Vaccination Cut Long COVID Risk for Rheum Patients Save
Patients with rheumatologic conditions who developed breakthrough COVID-19 infection after vaccination were less likely to suffer long-term symptoms than unvaccinated but otherwise similar patients, researchers said.
Among 280 rheumatic disease patients (most with some form of autoimmune arthritis or connective tissue disease) who survived acute COVID-19, 21% of those vaccinated against the condition experienced symptoms lasting 90 days or more after the acute phase, compared with 41% of unvaccinated patients, according to Naomi Patel, MD, of Massachusetts General Hospital in Boston, and colleagues.

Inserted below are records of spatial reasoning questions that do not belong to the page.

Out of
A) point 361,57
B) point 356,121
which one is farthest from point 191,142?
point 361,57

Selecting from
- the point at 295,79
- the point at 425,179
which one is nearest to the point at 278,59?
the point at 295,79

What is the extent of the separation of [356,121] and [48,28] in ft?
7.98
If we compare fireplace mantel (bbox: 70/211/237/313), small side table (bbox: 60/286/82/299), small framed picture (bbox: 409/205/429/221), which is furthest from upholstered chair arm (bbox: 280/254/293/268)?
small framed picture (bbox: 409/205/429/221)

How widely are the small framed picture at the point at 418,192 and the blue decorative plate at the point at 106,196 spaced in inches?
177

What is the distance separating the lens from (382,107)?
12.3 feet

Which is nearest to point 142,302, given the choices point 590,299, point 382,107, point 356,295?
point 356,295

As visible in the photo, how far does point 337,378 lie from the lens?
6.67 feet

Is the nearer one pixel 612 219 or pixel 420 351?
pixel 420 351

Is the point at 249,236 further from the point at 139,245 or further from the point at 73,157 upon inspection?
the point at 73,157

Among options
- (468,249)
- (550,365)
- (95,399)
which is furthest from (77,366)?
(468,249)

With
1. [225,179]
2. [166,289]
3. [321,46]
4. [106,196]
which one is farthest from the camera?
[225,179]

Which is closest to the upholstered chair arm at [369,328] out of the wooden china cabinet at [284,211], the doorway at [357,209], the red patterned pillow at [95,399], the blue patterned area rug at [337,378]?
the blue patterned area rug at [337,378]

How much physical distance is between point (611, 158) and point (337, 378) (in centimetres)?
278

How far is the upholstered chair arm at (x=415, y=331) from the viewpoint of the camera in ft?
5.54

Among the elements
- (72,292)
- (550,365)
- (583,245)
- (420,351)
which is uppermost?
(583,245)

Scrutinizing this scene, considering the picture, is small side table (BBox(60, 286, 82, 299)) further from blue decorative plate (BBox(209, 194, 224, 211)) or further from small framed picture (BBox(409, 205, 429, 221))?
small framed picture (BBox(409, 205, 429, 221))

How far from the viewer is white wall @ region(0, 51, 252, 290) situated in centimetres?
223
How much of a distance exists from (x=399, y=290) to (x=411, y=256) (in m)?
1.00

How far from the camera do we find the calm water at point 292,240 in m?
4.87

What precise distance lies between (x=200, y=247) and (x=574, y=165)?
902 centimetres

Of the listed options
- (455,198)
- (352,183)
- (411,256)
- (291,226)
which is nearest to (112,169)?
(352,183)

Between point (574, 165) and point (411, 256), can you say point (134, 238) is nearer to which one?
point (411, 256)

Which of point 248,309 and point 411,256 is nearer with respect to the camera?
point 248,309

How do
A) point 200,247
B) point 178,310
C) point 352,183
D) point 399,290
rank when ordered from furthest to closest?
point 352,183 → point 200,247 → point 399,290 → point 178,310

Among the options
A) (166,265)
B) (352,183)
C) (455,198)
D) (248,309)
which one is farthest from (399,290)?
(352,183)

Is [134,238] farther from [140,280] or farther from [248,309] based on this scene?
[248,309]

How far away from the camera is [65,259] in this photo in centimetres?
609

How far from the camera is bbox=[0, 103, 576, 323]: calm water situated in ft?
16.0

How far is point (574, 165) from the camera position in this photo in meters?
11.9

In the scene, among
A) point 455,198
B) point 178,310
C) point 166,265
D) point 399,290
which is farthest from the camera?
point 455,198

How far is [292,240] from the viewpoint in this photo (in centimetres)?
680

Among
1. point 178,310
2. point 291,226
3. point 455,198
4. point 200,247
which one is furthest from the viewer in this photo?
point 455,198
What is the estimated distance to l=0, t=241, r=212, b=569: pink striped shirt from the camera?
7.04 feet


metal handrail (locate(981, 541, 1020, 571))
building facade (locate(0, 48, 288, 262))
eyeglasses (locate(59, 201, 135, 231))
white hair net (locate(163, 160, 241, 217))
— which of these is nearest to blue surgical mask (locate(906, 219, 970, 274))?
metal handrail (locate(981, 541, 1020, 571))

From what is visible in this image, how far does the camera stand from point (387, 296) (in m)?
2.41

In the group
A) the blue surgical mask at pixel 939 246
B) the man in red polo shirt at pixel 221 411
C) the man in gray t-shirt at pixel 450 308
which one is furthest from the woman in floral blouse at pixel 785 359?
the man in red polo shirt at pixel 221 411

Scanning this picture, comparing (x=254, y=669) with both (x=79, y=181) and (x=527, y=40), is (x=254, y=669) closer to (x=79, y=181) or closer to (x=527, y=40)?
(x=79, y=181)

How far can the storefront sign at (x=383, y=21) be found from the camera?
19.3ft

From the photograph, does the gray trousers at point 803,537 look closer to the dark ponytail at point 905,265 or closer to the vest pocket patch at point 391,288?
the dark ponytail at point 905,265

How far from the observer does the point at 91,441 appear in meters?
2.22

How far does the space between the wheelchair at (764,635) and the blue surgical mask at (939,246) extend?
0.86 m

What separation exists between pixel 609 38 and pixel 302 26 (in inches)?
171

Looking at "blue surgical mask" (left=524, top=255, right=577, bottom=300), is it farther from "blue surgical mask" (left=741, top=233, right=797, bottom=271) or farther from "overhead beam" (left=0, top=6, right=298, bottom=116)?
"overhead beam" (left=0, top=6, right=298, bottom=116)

When the data were adjusted for age, sex, race, comorbidities, and use of immunosuppressant drugs, the odds that a vaccinated patient would develop post-acute COVID symptoms, also called "long COVID," through day 90 were just one-tenth that of unvaccinated patients (adjusted OR 0.10, 95% CI 0.04-0.22), the researchers wrote in a preprint manuscript appearing on the medRxiv site.
Rates of post-acute symptoms lasting 28 days were also lower for the vaccinated patients: 41% versus 54% (P=0.04), with an adjusted odds ratio of 0.49 (95% CI 0.29-0.83).
"These findings suggest that despite a higher risk of breakthrough infection, vaccination in patients with SARDs [systemic autoimmune rheumatic diseases] not only reduces the risk of severe acute outcomes but also long-term outcomes," Patel and colleagues wrote.
But the group also cautioned that vaccination is not a panacea for these patients. Incidence of post-acute symptoms, they wrote, "remains common among SARD patients, even after vaccination, and when present, the severity is similar to those who were either unvaccinated or partially vaccinated."
The 280 patients in the study were all treated for COVID-19 from March 2020 to July 2022 in Boston's Mass General Brigham system, whose medical records included billing codes for rheumatic diseases. When contacted after recovering from the acute infection, they had agreed to participate in a long-term follow-up study, which included questionnaires on various aspects of their health. This study commenced in March 2021.
Just under 60% of the overall group had autoimmune arthritis diagnoses, 24% had autoimmune connective tissue diseases, and 9% had some type of vasculitis. These diagnoses were well balanced between the vaccinated (n=116) and unvaccinated (n=164) cohorts.
There were, however, some important differences between groups. More in the vaccinated cohort were using disease-modifying antirheumatic drugs (DMARDs) such methotrexate, mycophenolate mofetil, antimalarials, and biologic agents. Obesity was significantly more prevalent among the unvaccinated patients.
As is typical in systemic autoimmune disease, 80% of both groups were women. Mean age was 52 years, and more than 80% were white.
About half of the unvaccinated group had COVID-19 prior to February 2021, when vaccines first became widely available. After that, most of the infections occurred in vaccinated patients (100 vs 14). Only 4% of the vaccinated group required hospitalization versus 16% of the unvaccinated (hence the authors' comment about the reduced risk of severe acute outcomes).
All 280 supplied follow-up data for the first 28 days after recovery from the acute phase; data covering 90 days and beyond were available for 47 in the vaccinated group and 159 in the unvaccinated.
Post-acute symptoms included pain, fatigue, and functional difficulties. At the time of questionnaire completion (up to 204 days after the acute phase), median pain scores on the Short-Form McGill Pain instrument were 4 in the vaccinated group versus 5 for the unvaccinated (P=0.04). Median scores from the Fatigue Symptom Inventory were 48 in the vaccinated and 55 in the unvaccinated (P=0.08). Median functional ability scores on the modified Health Assessment Questionnaire were 0.1 for both groups, and overall health status self-ratings were also similar.
Participants were also asked to record days with and without symptoms, and these differed significantly between the groups. In total, vaccinated patients rated themselves symptom-free during follow-up for an average 138 days, compared with 109 days among the unvaccinated -- a difference of nearly 1 month.
Limitations to the study included its reliance on participants' self-reports, differences in the predominant circulating virus variants over time and in the acute-phase treatments used, and possible conflation of SARD symptoms with those of post-acute COVID. As well, the report appeared as a preprint manuscript and therefore had not undergone peer review.